:: Given request ::
Which lines in the entries below contain the word "rear"? Report each of those lines in full.
⟨
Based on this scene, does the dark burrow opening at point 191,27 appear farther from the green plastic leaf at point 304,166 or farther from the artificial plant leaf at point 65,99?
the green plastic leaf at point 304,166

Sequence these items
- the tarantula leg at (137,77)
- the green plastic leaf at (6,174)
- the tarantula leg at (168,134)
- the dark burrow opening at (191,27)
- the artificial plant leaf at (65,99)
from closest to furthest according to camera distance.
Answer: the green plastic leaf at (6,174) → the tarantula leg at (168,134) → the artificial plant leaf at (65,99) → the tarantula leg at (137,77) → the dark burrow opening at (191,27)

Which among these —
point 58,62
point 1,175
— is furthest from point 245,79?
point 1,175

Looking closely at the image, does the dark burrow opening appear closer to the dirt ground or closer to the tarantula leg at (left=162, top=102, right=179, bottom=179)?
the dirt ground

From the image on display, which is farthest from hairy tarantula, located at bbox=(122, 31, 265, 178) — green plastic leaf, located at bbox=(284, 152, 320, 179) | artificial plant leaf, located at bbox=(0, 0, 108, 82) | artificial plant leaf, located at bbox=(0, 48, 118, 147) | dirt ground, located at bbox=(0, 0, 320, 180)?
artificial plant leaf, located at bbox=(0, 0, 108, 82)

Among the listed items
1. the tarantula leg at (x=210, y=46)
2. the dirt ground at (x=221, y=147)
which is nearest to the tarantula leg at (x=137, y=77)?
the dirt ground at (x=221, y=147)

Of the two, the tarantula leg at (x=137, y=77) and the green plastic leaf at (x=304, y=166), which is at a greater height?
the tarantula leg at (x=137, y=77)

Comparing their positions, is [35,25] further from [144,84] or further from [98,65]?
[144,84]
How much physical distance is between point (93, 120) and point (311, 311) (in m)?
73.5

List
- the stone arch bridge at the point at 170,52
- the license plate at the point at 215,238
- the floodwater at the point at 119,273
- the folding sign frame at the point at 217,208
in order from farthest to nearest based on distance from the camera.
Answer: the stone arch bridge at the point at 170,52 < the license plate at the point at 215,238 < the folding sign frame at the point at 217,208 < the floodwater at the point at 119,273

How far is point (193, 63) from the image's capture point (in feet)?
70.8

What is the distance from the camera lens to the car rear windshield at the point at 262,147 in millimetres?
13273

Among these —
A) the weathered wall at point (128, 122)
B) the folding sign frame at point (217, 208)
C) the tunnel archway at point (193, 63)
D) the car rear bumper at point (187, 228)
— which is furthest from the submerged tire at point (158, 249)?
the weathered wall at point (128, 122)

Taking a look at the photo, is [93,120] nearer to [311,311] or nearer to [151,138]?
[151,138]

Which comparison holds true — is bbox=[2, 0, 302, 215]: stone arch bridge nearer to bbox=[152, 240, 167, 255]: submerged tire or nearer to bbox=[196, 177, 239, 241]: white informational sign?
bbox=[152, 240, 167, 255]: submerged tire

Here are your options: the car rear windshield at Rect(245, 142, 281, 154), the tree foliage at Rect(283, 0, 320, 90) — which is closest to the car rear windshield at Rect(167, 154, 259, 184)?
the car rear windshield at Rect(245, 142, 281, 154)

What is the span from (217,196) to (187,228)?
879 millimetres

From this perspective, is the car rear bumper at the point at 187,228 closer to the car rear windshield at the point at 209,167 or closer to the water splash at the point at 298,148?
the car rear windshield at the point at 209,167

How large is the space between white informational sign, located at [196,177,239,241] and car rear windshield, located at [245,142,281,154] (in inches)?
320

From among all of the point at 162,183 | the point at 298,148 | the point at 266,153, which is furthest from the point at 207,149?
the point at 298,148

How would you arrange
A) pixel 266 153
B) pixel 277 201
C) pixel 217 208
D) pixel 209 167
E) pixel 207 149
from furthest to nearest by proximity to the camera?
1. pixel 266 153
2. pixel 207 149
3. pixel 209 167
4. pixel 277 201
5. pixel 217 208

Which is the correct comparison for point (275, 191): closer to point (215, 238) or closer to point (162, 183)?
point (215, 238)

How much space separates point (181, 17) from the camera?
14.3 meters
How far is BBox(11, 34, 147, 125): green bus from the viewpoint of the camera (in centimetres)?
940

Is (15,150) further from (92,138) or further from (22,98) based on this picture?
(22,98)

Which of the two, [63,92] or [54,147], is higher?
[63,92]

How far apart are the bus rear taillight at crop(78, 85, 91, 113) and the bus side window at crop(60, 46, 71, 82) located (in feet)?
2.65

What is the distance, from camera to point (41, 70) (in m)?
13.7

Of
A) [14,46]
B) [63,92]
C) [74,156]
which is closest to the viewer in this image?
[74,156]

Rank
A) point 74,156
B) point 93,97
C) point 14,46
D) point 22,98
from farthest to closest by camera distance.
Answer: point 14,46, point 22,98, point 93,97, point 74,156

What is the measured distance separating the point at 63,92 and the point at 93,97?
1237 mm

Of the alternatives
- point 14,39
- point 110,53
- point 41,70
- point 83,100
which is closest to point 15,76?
⟩
:: Exercise response ::
What is the distance from the camera lens to the car rear windshield at the point at 262,147 in millimetres?
D) the car rear bumper at point (187, 228)
Here are your options: the car rear windshield at Rect(245, 142, 281, 154), the tree foliage at Rect(283, 0, 320, 90) — which is closest to the car rear windshield at Rect(167, 154, 259, 184)?
the car rear windshield at Rect(245, 142, 281, 154)
From this perspective, is the car rear bumper at the point at 187,228 closer to the car rear windshield at the point at 209,167 or closer to the water splash at the point at 298,148?
the car rear windshield at the point at 209,167
How large is the space between white informational sign, located at [196,177,239,241] and car rear windshield, located at [245,142,281,154] (in inches)?
How far apart are the bus rear taillight at crop(78, 85, 91, 113) and the bus side window at crop(60, 46, 71, 82) located (in feet)?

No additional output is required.